I know others have added my blog as well, and I can’t say how grateful I am for their support. It really does make a difference to get that reality check from others, like when I pull out a 2000 year old theological world view and attempt to apply it to depression and wonder if I’m the only person on the planet to whom this makes sense.
I do read others’ blogs, sometimes for an escape from my own inner battles, sometimes looking to see if and what others are blogging about depression, sometimes because I’m intrigued by a comment I see on my or someone else’s blog.
I’d love to start a blog roll of all the blogs I find consistently interesting or funny or helpful or reflecting my own pain in different words. I’ve read blogs that brought me from tears to laughter, blogs that make me feel like everyone else is just as messed up as I am or I’m no more messed up than the rest of the world, blogs in which women try to protect their children from the harsh realities of war just beyond their doorstep, blogs where men teach themselves to cry and in doing so find their full humanity, blogs in which men and women argue respectfully about Jewish legal issues that will likely never be resolved in my lifetime.
I’d love to start a blog roll of these but I can’t. I’d love to start a blog roll of all those who have linked to me or comment frequently but I can’t. I know many bloggers have blog rolls and it’s entirely appropriate for them on their blog. I don’t think it’s appropriate on my blog. The reason is how I live this:
“You shall not wrong a stranger or oppress him, for you were strangers in the land of Egypt. You shall not ill-treat any widow or orphan.”
“You shall not oppress a stranger, for you know the feelings (soul) of the stranger, having yourselves been strangers in the land of Egypt.”
I was one of those kids that all of the other kids liked to pick on. I was frequently picked last for sports teams unless some other poor soul was more reviled than I was. By high school when my depression became a life-threatening force, I was at the height of unpopularity. I know how it feels to be left out, passed over, forgotten, invisible.
Because I know how it feels, especially because this is the sort of thing that depression exacerbates to an infinite degree, I try very hard never to cause someone else to feel that way because of my choices, my words or my actions.
And because this is a blog about depression, about the bad feelings as well as the good, about how life’s experiences can become twisted and viciously self-belittling through a depressive lens, I’m even more aware than ever of the possibilities should I start a blog roll of some blogs but not others.
I never want someone to feel hurt or left out because I didn’t add them to my blog roll. And while many of those reading here may not be the type of people to care or be hurt, I have no way of knowing that.

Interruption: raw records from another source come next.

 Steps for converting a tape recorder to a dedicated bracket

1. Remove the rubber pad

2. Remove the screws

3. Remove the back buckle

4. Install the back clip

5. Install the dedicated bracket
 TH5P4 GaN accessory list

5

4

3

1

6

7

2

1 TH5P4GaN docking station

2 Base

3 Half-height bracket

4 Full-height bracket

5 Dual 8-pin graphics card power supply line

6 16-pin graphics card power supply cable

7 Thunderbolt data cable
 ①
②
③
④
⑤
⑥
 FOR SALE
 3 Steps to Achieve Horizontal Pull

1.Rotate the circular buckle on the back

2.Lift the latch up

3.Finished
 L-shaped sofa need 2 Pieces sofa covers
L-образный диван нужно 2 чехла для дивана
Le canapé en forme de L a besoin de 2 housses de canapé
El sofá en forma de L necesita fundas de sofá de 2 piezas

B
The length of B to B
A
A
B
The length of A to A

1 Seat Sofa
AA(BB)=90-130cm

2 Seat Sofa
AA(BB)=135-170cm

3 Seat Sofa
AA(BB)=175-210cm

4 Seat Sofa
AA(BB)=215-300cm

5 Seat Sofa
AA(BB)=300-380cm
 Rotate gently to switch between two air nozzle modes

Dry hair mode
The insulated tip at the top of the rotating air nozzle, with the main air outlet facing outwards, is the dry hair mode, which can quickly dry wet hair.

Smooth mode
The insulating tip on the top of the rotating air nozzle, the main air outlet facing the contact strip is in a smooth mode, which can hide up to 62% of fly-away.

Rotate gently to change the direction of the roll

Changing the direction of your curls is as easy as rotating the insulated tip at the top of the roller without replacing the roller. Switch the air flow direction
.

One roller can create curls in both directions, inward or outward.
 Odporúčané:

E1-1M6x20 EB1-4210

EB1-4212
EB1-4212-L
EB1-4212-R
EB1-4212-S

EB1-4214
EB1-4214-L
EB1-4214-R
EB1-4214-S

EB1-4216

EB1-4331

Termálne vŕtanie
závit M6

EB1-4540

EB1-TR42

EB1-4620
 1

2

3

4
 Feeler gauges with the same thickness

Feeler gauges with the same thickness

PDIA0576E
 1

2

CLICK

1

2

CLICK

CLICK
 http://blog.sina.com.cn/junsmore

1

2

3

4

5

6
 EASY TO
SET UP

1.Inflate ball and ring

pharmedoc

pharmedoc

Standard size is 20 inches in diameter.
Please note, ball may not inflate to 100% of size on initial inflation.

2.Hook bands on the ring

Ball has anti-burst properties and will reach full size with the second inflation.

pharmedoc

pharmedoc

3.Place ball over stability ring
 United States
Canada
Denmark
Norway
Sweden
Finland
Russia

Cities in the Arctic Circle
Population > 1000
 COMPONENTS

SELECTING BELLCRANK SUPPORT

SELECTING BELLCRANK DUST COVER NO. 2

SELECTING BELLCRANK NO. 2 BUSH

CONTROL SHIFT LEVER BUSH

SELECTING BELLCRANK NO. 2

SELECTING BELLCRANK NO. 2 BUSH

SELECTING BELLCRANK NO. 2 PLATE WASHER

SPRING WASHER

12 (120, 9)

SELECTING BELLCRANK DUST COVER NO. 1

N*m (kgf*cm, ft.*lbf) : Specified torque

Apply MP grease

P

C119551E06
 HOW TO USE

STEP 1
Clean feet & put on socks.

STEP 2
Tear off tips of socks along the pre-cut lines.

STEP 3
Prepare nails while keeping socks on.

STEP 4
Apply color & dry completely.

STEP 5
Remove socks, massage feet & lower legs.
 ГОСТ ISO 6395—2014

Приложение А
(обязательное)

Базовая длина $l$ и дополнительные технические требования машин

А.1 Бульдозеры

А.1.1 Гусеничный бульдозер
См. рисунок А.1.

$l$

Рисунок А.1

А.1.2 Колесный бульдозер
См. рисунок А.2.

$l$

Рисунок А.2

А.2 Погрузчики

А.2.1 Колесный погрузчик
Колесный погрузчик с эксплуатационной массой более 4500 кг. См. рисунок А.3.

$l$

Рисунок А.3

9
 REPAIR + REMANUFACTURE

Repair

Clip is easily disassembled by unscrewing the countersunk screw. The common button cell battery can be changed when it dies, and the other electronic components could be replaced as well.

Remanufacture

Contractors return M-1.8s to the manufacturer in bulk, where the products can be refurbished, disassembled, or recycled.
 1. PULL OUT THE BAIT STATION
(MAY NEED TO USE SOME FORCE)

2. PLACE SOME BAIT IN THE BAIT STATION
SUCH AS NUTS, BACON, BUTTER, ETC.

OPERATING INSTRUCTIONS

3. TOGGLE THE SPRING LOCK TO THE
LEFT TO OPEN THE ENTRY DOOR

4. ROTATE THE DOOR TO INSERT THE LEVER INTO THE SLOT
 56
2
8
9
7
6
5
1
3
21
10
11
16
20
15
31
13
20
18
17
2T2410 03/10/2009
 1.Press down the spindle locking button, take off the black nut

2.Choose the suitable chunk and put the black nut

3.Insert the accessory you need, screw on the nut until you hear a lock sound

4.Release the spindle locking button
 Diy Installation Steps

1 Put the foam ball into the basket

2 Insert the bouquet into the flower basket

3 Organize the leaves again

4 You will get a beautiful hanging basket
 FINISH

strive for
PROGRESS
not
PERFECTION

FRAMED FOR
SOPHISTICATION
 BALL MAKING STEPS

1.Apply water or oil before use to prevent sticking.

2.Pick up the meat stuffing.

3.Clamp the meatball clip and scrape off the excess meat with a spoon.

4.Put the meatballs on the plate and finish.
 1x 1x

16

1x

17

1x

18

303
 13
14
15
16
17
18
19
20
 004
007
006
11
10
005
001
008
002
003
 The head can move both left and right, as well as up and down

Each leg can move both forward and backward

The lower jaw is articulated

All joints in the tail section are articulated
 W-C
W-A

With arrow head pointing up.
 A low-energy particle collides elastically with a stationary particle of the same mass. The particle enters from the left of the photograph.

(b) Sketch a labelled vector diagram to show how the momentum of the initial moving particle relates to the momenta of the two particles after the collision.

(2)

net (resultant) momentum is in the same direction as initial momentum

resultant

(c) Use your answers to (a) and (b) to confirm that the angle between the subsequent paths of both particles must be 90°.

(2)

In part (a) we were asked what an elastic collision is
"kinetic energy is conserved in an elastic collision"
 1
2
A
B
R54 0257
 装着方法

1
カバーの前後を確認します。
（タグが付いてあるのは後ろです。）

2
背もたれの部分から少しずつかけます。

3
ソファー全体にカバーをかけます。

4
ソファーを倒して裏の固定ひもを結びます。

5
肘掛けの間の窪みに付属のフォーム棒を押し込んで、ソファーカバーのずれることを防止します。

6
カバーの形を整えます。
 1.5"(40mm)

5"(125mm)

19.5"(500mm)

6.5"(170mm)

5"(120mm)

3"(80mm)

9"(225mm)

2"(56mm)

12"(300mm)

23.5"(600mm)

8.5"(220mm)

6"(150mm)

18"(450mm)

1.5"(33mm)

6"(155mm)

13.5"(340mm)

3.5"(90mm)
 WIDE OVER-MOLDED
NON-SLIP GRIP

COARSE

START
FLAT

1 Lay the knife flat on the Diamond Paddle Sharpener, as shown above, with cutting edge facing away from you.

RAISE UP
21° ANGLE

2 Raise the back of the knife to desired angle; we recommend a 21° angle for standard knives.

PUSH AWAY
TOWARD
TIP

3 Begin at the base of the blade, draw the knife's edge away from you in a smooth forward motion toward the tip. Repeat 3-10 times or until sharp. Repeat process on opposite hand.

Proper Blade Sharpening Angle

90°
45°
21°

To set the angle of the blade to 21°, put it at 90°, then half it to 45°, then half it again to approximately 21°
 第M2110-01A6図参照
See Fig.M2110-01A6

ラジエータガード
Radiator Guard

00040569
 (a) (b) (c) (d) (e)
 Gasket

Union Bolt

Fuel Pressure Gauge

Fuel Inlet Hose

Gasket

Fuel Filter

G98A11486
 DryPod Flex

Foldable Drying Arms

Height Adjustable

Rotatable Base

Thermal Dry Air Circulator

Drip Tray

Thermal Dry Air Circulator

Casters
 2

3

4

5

There’s one other thing. Emotional disorders are sadly a stigmatized reality. Many, including me, don’t feel safe going public with it (ergo the anonymity). Some commenters who may maintain blogs of their own having nothing to do with depression and therfore post anonymously could not be added to a blog roll without violating their need for safety.
As a result, I have decided not to create a blog roll. I have a few links to (American) national organizations and I might expand that list, but it will remain with organizations and not individual blogs.
I will continue to post links to individual posts on others’ blogs that I believe are appropriate here, and I continue to appreciate all of your very welcome support on this blog and your understanding of my position on this topic.